Wer sich gezielt weiterqualifiziert, verbessert nicht nur seine Einkommensperspektiven, sondern stärkt auch seine langfristige Beschäftigungsfähigkeit. Gleichzeitig investieren Unternehmen verstärkt in die Weiterbildung ihrer Mitarbeiter, um dem Fachkräftemangel entgegenzuwirken und Know-how im Unternehmen zu halten.

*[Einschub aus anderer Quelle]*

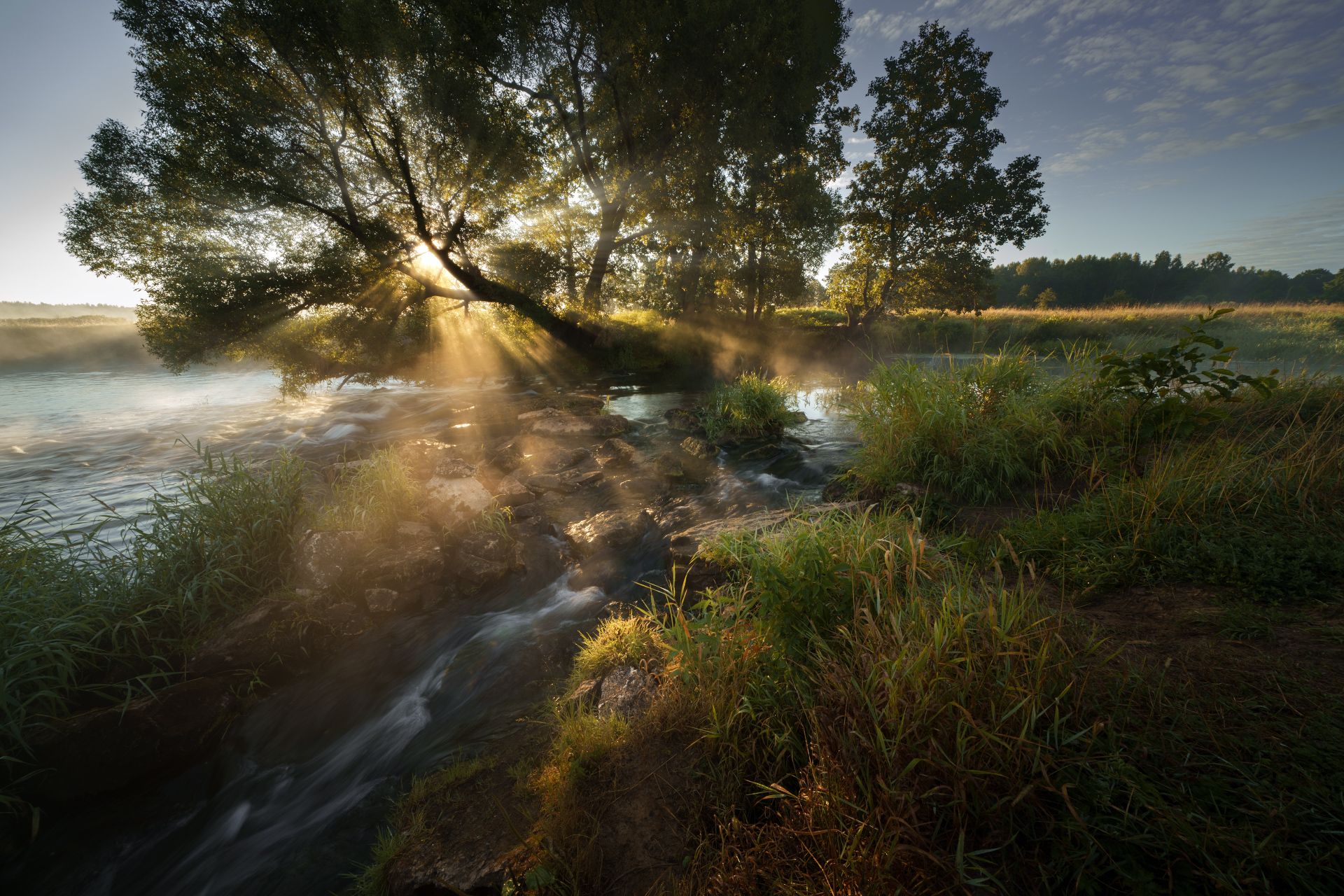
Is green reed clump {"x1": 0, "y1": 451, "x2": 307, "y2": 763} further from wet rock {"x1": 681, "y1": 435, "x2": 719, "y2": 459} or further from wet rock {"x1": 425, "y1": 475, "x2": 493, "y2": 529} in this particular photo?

Besonders gefragt sind dabei Abschlüsse wie Staatlich geprüfter Techniker oder Meister. Sie verbinden praxisnahe Qualifikation mit anerkannten Abschlüssen und eröffnen neue berufliche Möglichkeiten – von Führungspositionen bis hin zur Selbstständigkeit. Gerade in technischen Berufen gelten sie als wichtiger Schlüssel für den nächsten Karriereschritt. „Unsere Teilnehmer treffen eine bewusste Entscheidung für ihre Zukunft“, so Radlbeck. „Sie wollen sich unabhängiger aufstellen und ihre Chancen aktiv verbessern.“

Eckert Schulen: Weiterbildung mit klarer Arbeitsmarktorientierung
 

Die Eckert Schulen setzen seit ihren Anfängen vor genau 80 Jahren konsequent auf eine praxisnahe Weiterbildung mit klarem Fokus auf die Anforderungen der Wirtschaft. Was die Institution besonders macht: die enge Verzahnung von Theorie und Praxis, flexible Lernmodelle sowie eine konsequente Ausrichtung auf aktuelle Entwicklungen am Arbeitsmarkt. Ziel ist es, Fachkräfte gezielt für anspruchsvollere Aufgaben und Führungspositionen zu qualifizieren – und ihnen gleichzeitig langfristige berufliche Sicherheit zu ermöglichen.